Saved data entries

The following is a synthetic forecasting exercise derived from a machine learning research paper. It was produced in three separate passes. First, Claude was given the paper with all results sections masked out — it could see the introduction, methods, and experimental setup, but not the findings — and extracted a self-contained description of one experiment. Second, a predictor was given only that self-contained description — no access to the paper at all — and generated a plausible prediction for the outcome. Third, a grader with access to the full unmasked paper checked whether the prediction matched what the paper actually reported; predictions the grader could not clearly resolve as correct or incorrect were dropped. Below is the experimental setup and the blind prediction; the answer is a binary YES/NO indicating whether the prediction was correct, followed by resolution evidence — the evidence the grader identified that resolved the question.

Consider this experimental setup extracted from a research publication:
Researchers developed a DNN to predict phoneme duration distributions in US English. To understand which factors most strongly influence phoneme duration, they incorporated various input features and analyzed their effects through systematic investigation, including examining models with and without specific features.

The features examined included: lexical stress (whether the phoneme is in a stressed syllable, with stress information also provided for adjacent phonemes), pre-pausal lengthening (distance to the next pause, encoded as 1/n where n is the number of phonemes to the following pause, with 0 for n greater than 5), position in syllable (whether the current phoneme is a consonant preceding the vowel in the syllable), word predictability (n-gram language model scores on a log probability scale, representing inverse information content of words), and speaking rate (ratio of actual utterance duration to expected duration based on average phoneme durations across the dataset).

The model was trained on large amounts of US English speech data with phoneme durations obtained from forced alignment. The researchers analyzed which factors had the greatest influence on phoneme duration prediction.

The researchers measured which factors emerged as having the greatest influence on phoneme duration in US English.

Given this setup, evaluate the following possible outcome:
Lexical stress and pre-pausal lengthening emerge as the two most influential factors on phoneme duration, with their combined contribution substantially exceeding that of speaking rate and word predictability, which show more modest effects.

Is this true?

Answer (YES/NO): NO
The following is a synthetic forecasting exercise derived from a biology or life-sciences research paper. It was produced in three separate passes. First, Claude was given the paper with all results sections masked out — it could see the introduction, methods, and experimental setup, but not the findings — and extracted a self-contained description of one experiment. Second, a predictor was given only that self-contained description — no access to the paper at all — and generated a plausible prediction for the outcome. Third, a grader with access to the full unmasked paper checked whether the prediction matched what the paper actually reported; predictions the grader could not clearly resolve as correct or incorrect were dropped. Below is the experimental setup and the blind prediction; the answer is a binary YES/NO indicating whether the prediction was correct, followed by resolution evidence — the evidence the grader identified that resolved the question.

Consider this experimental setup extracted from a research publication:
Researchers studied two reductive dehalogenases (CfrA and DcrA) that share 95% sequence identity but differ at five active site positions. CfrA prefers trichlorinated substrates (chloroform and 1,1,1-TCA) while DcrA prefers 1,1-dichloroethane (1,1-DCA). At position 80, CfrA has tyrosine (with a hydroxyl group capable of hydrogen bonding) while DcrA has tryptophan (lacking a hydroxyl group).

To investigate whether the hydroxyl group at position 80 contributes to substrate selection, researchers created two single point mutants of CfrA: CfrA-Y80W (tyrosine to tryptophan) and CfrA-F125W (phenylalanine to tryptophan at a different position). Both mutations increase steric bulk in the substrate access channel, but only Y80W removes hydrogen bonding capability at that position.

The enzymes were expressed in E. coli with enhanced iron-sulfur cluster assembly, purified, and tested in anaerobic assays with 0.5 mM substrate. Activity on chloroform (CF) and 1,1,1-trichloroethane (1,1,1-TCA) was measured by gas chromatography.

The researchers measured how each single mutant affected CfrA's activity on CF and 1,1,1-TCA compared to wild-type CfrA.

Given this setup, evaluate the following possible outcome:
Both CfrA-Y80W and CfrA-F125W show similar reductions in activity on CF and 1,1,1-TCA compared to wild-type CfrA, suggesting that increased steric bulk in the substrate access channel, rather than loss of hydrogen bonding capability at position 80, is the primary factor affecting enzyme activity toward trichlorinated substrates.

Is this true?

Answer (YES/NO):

[What to do] The entries above must be retyped exactly, down to the last character.

[Exercise solution]
The following is a synthetic forecasting exercise derived from a machine learning research paper. It was produced in three separate passes. First, Claude was given the paper with all results sections masked out — it could see the introduction, methods, and experimental setup, but not the findings — and extracted a self-contained description of one experiment. Second, a predictor was given only that self-contained description — no access to the paper at all — and generated a plausible prediction for the outcome. Third, a grader with access to the full unmasked paper checked whether the prediction matched what the paper actually reported; predictions the grader could not clearly resolve as correct or incorrect were dropped. Below is the experimental setup and the blind prediction; the answer is a binary YES/NO indicating whether the prediction was correct, followed by resolution evidence — the evidence the grader identified that resolved the question.

Consider this experimental setup extracted from a research publication:
Researchers developed a DNN to predict phoneme duration distributions in US English. To understand which factors most strongly influence phoneme duration, they incorporated various input features and analyzed their effects through systematic investigation, including examining models with and without specific features.

The features examined included: lexical stress (whether the phoneme is in a stressed syllable, with stress information also provided for adjacent phonemes), pre-pausal lengthening (distance to the next pause, encoded as 1/n where n is the number of phonemes to the following pause, with 0 for n greater than 5), position in syllable (whether the current phoneme is a consonant preceding the vowel in the syllable), word predictability (n-gram language model scores on a log probability scale, representing inverse information content of words), and speaking rate (ratio of actual utterance duration to expected duration based on average phoneme durations across the dataset).

The model was trained on large amounts of US English speech data with phoneme durations obtained from forced alignment. The researchers analyzed which factors had the greatest influence on phoneme duration prediction.

The researchers measured which factors emerged as having the greatest influence on phoneme duration in US English.

Given this setup, evaluate the following possible outcome:
Lexical stress and pre-pausal lengthening emerge as the two most influential factors on phoneme duration, with their combined contribution substantially exceeding that of speaking rate and word predictability, which show more modest effects.

Is this true?

Answer (YES/NO): NO
The following is a synthetic forecasting exercise derived from a biology or life-sciences research paper. It was produced in three separate passes. First, Claude was given the paper with all results sections masked out — it could see the introduction, methods, and experimental setup, but not the findings — and extracted a self-contained description of one experiment. Second, a predictor was given only that self-contained description — no access to the paper at all — and generated a plausible prediction for the outcome. Third, a grader with access to the full unmasked paper checked whether the prediction matched what the paper actually reported; predictions the grader could not clearly resolve as correct or incorrect were dropped. Below is the experimental setup and the blind prediction; the answer is a binary YES/NO indicating whether the prediction was correct, followed by resolution evidence — the evidence the grader identified that resolved the question.

Consider this experimental setup extracted from a research publication:
Researchers studied two reductive dehalogenases (CfrA and DcrA) that share 95% sequence identity but differ at five active site positions. CfrA prefers trichlorinated substrates (chloroform and 1,1,1-TCA) while DcrA prefers 1,1-dichloroethane (1,1-DCA). At position 80, CfrA has tyrosine (with a hydroxyl group capable of hydrogen bonding) while DcrA has tryptophan (lacking a hydroxyl group).

To investigate whether the hydroxyl group at position 80 contributes to substrate selection, researchers created two single point mutants of CfrA: CfrA-Y80W (tyrosine to tryptophan) and CfrA-F125W (phenylalanine to tryptophan at a different position). Both mutations increase steric bulk in the substrate access channel, but only Y80W removes hydrogen bonding capability at that position.

The enzymes were expressed in E. coli with enhanced iron-sulfur cluster assembly, purified, and tested in anaerobic assays with 0.5 mM substrate. Activity on chloroform (CF) and 1,1,1-trichloroethane (1,1,1-TCA) was measured by gas chromatography.

The researchers measured how each single mutant affected CfrA's activity on CF and 1,1,1-TCA compared to wild-type CfrA.

Given this setup, evaluate the following possible outcome:
Both CfrA-Y80W and CfrA-F125W show similar reductions in activity on CF and 1,1,1-TCA compared to wild-type CfrA, suggesting that increased steric bulk in the substrate access channel, rather than loss of hydrogen bonding capability at position 80, is the primary factor affecting enzyme activity toward trichlorinated substrates.

Is this true?

Answer (YES/NO):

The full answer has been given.